1911, Iris Pumila by Dykes
Gardeners' Chronicle p.277, May 6, 1911
Great as is the confusion in Iris nomenclature, no name is probably so frequently misused as that of I. pumila. It occurs in every nurseryman's catalogue, but it is extremely rare to find a specimen of the plant in their gardens, except in the shape of I. pumila coerulea, which is a true pumila. Of this, there are in commerce at least two forms, one of which is slightly larger than the other, and vastly more vigorous and floriferous. I. pumila is indeed one of the most floriferous of all Irises. In most species it is only the central growth at the end of the rhizomes that produces a bud, but in I. pumila as many as three or four of the growths on either side are also capable of flowering, so that each small rhizome may produce as many as nine flowers.
The home of the species ends in the West at the hills near Vienna, where it grows abundantly in many colour forms, red-purple, blue, white, and yellow. The plant can there be traced eastward down the Danube, round the Black Sea by Odessa and the Crimea to the Volga, beyond which it does not apparently extend.
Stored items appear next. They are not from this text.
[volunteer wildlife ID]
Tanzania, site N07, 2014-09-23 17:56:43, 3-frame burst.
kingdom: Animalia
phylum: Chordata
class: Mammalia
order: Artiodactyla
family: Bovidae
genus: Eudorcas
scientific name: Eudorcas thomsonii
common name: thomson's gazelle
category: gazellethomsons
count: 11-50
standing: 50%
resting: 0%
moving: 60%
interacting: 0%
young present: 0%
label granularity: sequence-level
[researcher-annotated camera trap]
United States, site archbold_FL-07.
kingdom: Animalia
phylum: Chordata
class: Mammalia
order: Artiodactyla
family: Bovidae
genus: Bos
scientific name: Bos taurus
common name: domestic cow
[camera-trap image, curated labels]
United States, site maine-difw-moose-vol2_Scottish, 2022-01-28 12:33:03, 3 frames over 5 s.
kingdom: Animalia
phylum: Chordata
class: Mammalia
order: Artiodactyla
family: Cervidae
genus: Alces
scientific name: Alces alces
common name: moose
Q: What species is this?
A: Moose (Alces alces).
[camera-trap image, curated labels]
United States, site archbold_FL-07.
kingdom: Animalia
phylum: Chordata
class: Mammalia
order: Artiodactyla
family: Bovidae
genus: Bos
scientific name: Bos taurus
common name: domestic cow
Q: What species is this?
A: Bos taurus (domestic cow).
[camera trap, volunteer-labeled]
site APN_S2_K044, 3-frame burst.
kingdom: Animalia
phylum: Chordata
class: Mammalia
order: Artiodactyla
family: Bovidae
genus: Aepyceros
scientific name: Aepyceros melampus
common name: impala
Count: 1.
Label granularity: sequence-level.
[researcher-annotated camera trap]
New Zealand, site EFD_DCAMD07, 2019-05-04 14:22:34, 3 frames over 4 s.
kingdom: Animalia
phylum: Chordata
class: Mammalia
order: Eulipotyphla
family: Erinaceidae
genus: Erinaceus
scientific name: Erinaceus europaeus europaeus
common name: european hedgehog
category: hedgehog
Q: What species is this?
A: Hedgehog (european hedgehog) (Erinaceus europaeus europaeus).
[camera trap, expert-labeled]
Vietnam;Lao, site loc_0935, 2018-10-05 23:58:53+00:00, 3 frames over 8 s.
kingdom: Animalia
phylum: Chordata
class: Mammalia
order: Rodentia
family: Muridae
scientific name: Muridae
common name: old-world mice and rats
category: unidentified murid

The features of the true plant are firstly the absence of stem ; secondly, the long (2 inch or more) perianth tube: thirdly, the loosely wrapping, and, as it were, shapeless spathe valves, and lastly, its early-flowering habit, for the true I. pumila is always the first of the bearded Irises to flower. The plants, with which it is confused, are forms and hybrids of the French and Italian Irises, to which the names lutescens, chamaeiris, olbiensis, and italica have been given. In these the stem is always obvious, though often only an inch or two in length, the perianth tube is not much more than an inch in length, the spathe valve's are keeled, and their outline is better defined, and the flowering time is a week or two later than that of I. pumila. W. E. Dykes, Charterhouse, Godalming.